I’m curious to understand more the history and reasoning behind not having existential types and GADTs in Daml. Is this due to the challenges of serializing and deserializing such types?
There are two related questions here:
- Why is it not possible to use those features at all?
- Why are those types not serializable?
For 1, I don’t think there is a fundamental reason. It’s mainly a question of complexity. We only get Haskell features “for free” if we can compile them away (the classic example being syntax sugar). Both GADTs and Existentials (GADTs are implemented on top of existentials in Haskell) do not fall into that category and would need very significant changes in our intermediate language Daml-LF and add a lot of complexity. So far it didn’t seem like that complexity is worth the benefits but we continue evaluating that.
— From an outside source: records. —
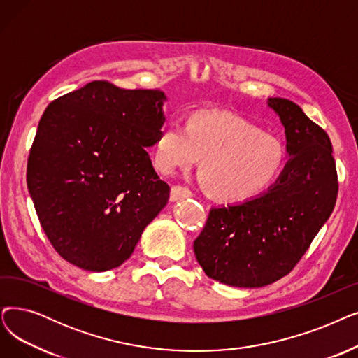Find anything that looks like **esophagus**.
Masks as SVG:
<instances>
[{
  "label": "esophagus",
  "mask_w": 358,
  "mask_h": 358,
  "mask_svg": "<svg viewBox=\"0 0 358 358\" xmlns=\"http://www.w3.org/2000/svg\"><path fill=\"white\" fill-rule=\"evenodd\" d=\"M189 196H192V190L187 187H182V185H173V187H171V193H169L171 201H176Z\"/></svg>",
  "instance_id": "1"
}]
</instances>
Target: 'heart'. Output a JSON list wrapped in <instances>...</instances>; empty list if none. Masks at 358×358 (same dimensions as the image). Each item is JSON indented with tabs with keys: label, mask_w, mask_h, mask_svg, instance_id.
Returning a JSON list of instances; mask_svg holds the SVG:
<instances>
[{
	"label": "heart",
	"mask_w": 358,
	"mask_h": 358,
	"mask_svg": "<svg viewBox=\"0 0 358 358\" xmlns=\"http://www.w3.org/2000/svg\"><path fill=\"white\" fill-rule=\"evenodd\" d=\"M200 161V181L224 201L247 200L281 174L285 150L278 138L262 134L240 118L217 111H197L187 124L169 120L152 145V161L171 176Z\"/></svg>",
	"instance_id": "1"
}]
</instances>
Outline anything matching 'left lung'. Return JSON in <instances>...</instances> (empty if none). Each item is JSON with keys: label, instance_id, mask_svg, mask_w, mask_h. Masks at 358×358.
<instances>
[{"label": "left lung", "instance_id": "obj_1", "mask_svg": "<svg viewBox=\"0 0 358 358\" xmlns=\"http://www.w3.org/2000/svg\"><path fill=\"white\" fill-rule=\"evenodd\" d=\"M268 105L285 127L289 161L268 192L212 208L193 244L205 273L231 287L259 288L288 275L338 196L329 136L292 101L269 98Z\"/></svg>", "mask_w": 358, "mask_h": 358}]
</instances>
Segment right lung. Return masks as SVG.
I'll list each match as a JSON object with an SVG mask.
<instances>
[{"mask_svg": "<svg viewBox=\"0 0 358 358\" xmlns=\"http://www.w3.org/2000/svg\"><path fill=\"white\" fill-rule=\"evenodd\" d=\"M159 89L95 80L52 101L27 161V189L46 237L71 265L105 272L126 262L165 208L152 166L165 122Z\"/></svg>", "mask_w": 358, "mask_h": 358, "instance_id": "1", "label": "right lung"}]
</instances>
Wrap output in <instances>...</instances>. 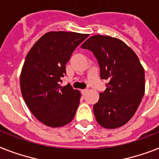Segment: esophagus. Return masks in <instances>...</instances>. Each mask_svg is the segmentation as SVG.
Wrapping results in <instances>:
<instances>
[{
  "mask_svg": "<svg viewBox=\"0 0 159 159\" xmlns=\"http://www.w3.org/2000/svg\"><path fill=\"white\" fill-rule=\"evenodd\" d=\"M88 92V89H82L81 90V93H82V95H85V94L87 93Z\"/></svg>",
  "mask_w": 159,
  "mask_h": 159,
  "instance_id": "obj_1",
  "label": "esophagus"
}]
</instances>
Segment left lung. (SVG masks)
<instances>
[{"mask_svg": "<svg viewBox=\"0 0 159 159\" xmlns=\"http://www.w3.org/2000/svg\"><path fill=\"white\" fill-rule=\"evenodd\" d=\"M81 48L93 53L101 79L108 81L93 106L97 121L108 129L124 125L134 115L145 94V70L138 57L124 41L108 35H93Z\"/></svg>", "mask_w": 159, "mask_h": 159, "instance_id": "obj_1", "label": "left lung"}]
</instances>
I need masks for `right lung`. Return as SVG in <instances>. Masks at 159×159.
Wrapping results in <instances>:
<instances>
[{
  "instance_id": "add662e5",
  "label": "right lung",
  "mask_w": 159,
  "mask_h": 159,
  "mask_svg": "<svg viewBox=\"0 0 159 159\" xmlns=\"http://www.w3.org/2000/svg\"><path fill=\"white\" fill-rule=\"evenodd\" d=\"M88 34L49 31L27 53L20 75L22 95L31 112L44 125L62 127L75 117L81 94L70 84L61 87L66 64Z\"/></svg>"
}]
</instances>
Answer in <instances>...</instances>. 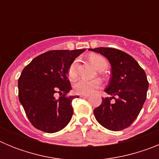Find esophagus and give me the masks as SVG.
<instances>
[{
  "label": "esophagus",
  "mask_w": 159,
  "mask_h": 159,
  "mask_svg": "<svg viewBox=\"0 0 159 159\" xmlns=\"http://www.w3.org/2000/svg\"><path fill=\"white\" fill-rule=\"evenodd\" d=\"M80 96L81 98H88V97H89V95H80Z\"/></svg>",
  "instance_id": "esophagus-1"
}]
</instances>
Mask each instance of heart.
<instances>
[{"label":"heart","instance_id":"b5f03b06","mask_svg":"<svg viewBox=\"0 0 159 159\" xmlns=\"http://www.w3.org/2000/svg\"><path fill=\"white\" fill-rule=\"evenodd\" d=\"M90 61L92 63L94 66L96 67L99 71L105 70L107 67V61L103 57L100 55H92L89 57ZM77 60H73L68 67L67 74L70 79H74L77 75ZM101 81L99 79H94V80H88L85 78H80L77 80L73 85V88L75 93L80 95H89L95 92V90L100 87Z\"/></svg>","mask_w":159,"mask_h":159}]
</instances>
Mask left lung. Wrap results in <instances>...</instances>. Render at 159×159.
Wrapping results in <instances>:
<instances>
[{"label": "left lung", "mask_w": 159, "mask_h": 159, "mask_svg": "<svg viewBox=\"0 0 159 159\" xmlns=\"http://www.w3.org/2000/svg\"><path fill=\"white\" fill-rule=\"evenodd\" d=\"M89 50L102 55L111 66V75L104 90L111 96L102 98L100 106L94 110L95 119L110 130L127 128L137 119L147 99L149 83L145 71L131 56L121 50L112 48Z\"/></svg>", "instance_id": "obj_1"}]
</instances>
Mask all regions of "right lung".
I'll return each instance as SVG.
<instances>
[{
    "label": "right lung",
    "instance_id": "obj_1",
    "mask_svg": "<svg viewBox=\"0 0 159 159\" xmlns=\"http://www.w3.org/2000/svg\"><path fill=\"white\" fill-rule=\"evenodd\" d=\"M84 51L47 52L33 59L23 69L18 80L19 100L36 129L55 133L70 122L73 115L71 102L79 96H66L71 90L67 71L73 60ZM56 93L63 95L57 100Z\"/></svg>",
    "mask_w": 159,
    "mask_h": 159
}]
</instances>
For 2, the situation is a bit different. Tooling like the Java and TypeScript codegen map the serializable fragment of Daml-LF data types to the type system of the respective language. For that to be feasible, the type system has to be simple that you can map it to those languages somewhat faithfully. The more complex features you add the harder it becomes. E.g., Java definitely doesn’t have GADTs or existentials the same way Haskell has. You can probably represent them in some way but it gets a bit ugly.
For existentials there is also the complexity that often you don’t just want an existential type parameter but you want to constraint it via a typeclass constraint. That would require serializing that typeclass dictionary which results in function types being serializable which is a large can of worms.
Thanks Moritz. This definitely helps me understand how difficult it would be to implement!